Exercise aim: In the material below, swap every "camera" for "viewer" and leave everything else unchanged.

Extracted data:
________________
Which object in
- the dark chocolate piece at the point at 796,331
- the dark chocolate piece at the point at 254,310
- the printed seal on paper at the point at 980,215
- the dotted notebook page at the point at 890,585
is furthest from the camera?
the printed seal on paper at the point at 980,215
________________
Finished exercise:
Which object in
- the dark chocolate piece at the point at 796,331
- the dark chocolate piece at the point at 254,310
- the printed seal on paper at the point at 980,215
- the dotted notebook page at the point at 890,585
is furthest from the viewer?
the printed seal on paper at the point at 980,215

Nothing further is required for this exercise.